I am a big fan of the Ubuntu Podcast and on their last show (Possessive Open Chicken) they made a strong statement regarding the open source in education: you don’t need to do more to convince students to do adopt Open Source, as they will do it if more companies will do that.

I (surprisingly) disagree.

After writing a long e-mail to them, I decided to do the whole thing as an open letter. This is the result …


Students, with very few exceptions, are very malleable. Sometimes they require a little nudge into the right direction. If everybody is getting comfortable with Open Source in the early stages of their career, there will be bigger chances of them adopting these technologies afterwards. I think this should be standard practice in every university, but who am I to judge.

Long version

I come from a very applied computer science background. During my undergraduate studies, my university (let’s call it UBB) had an incredibly strong relationship with some great companies, mainly Microsoft and Oracle. Basically, I knew all the Linux people at my university and most them were considered hippies. We had our Linux courses for OS Architecture and Networking, but nobody bothered to install Linux on their laptop. Because it was weird. Everyone had a KNOPPIX CD which was booted for the 2h required to prepare the labs, once a week. Some of them were shocked to find out that Linux had a browser, even though everybody was using Firefox on Windows.

The conclusion of this story is that when these students went to the industry, their first choice for technology stacks was what they already knew. Most of them were not Open Source stacks. 

After a while, I moved to France to do a PhD. At that time I had Ubuntu installed on my laptop. I was shocked to see that the new university had a very radical view on Open Source. Basically, at INSA de Rouen, if a software was not Open Source it was not allowed on the University equipment. I later found out that this was widespread in the Computing department. The second thing and this was more wide spread through the university: any new software that was purchased, had to be compatible with the existing Open Source services first.

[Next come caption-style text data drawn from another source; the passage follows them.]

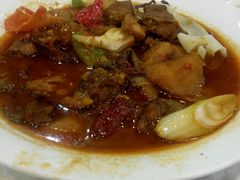 picture-巴扎美食·新疆菜·西域歌舞表演餐厅(新疆大厦店)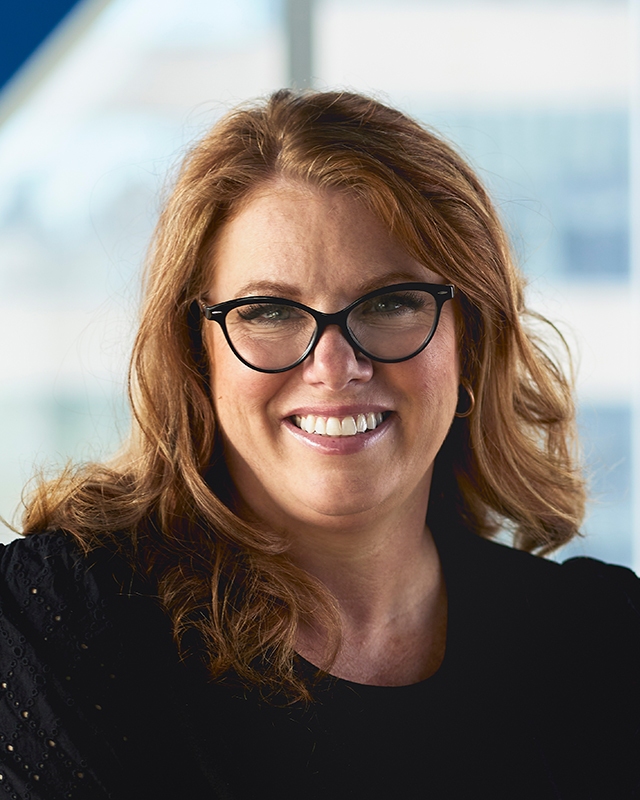 Christine Barnhart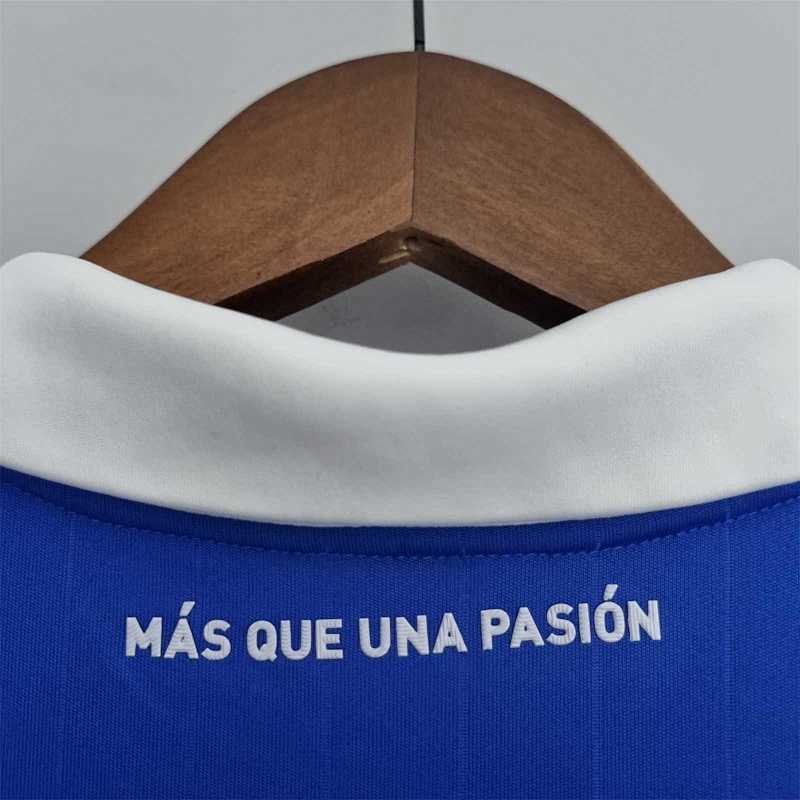 Maillot University Chile Domicile 22/23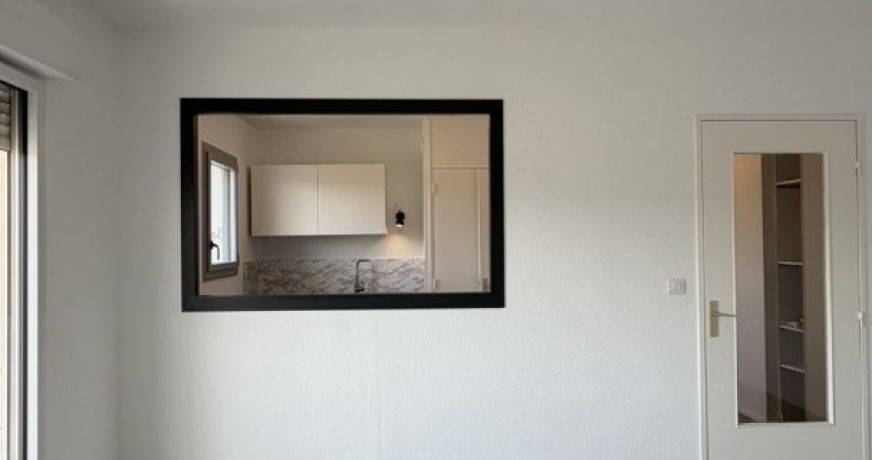 location Appartement Nancy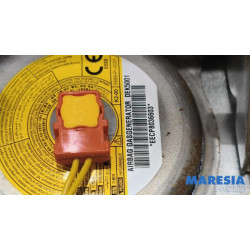 Citroen - C1 - Airbag set + dashboard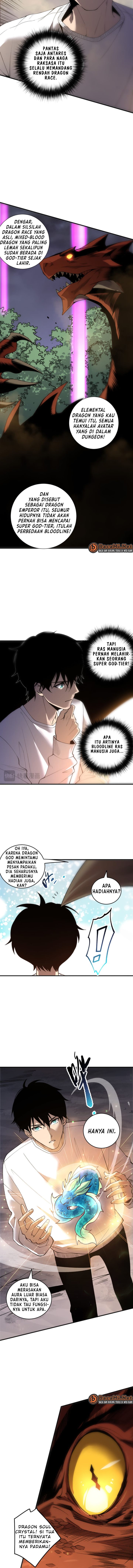 Baca Disastrous Necromancer - Chapter 262 halaman 7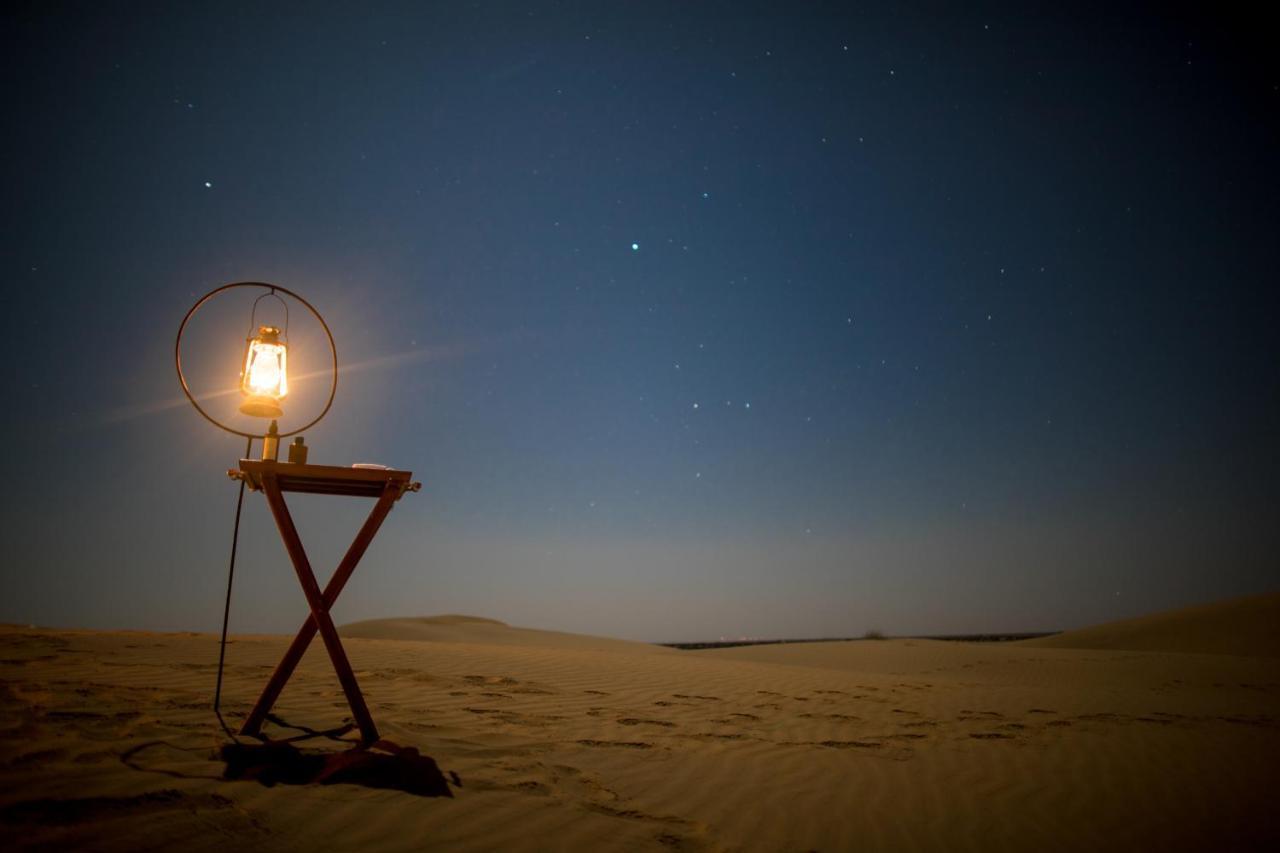 Suryagarh 5* Jaisalmer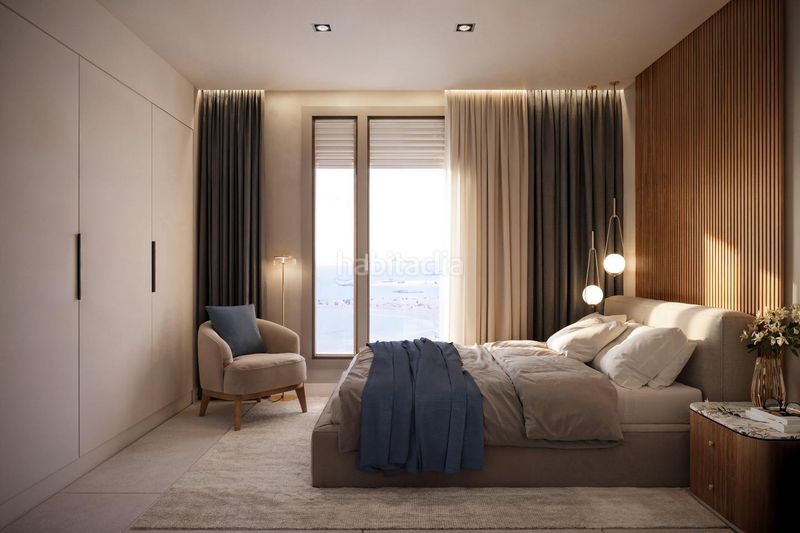 Foto a8826102-6d7a-4356-96ad-d03245afe758. Piso en Can Nicolau - Les Sorres - Valparaiso Cunit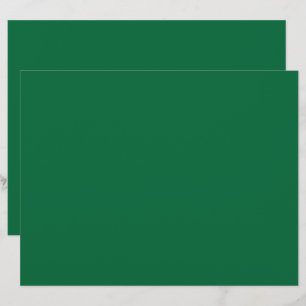 Ervaar de schoonheid van een Vibrant Blue Sky Afbe Briefhoofd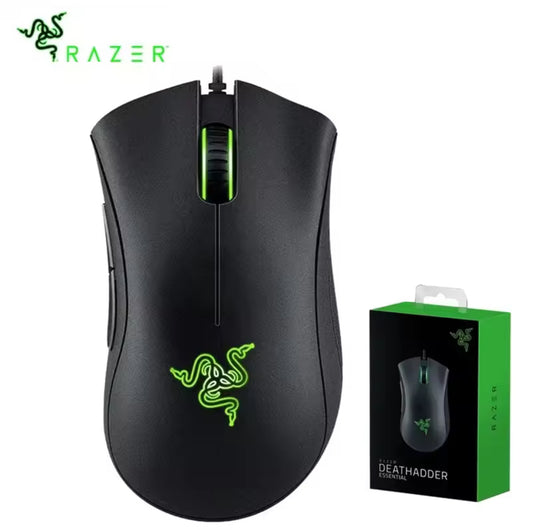 Razer Death Adder (Wired)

Within the department, if you were using Windows you were pretty much on your own. For MacOS they will provide some basic assistance. I agree that this approach is rather radical, but I enjoyed it. Some students had a disadvantage because they were not aware of the capabilities of the commercial solutions, but nobody seem to be bothered. 

The department’s view on this was that students should be taught to have good standards and learn the basics on tools where they can look at the code if necessary. This way they would not consider a feature magic and they would not be afraid to debug very complex systems. Most of them never debugged a kernel or a compiler, but some where aware where the sound is coming from on the laptop and what is the architecture of an OS. Some of them had various customisations for their desktops and don’t get me started on the distribution war. There were groups not talking to each other because of the distribution they were using.

Some of the students I use to work with are still using Open Source as much as possible in their commercial project. I also want to believe that they are giving back to the community.

I think the Canonicals and Red Hats of the world should start more intense University programs, similar to Microsoft and Oracle, to promote their technologies and allow students to get familiar with their work.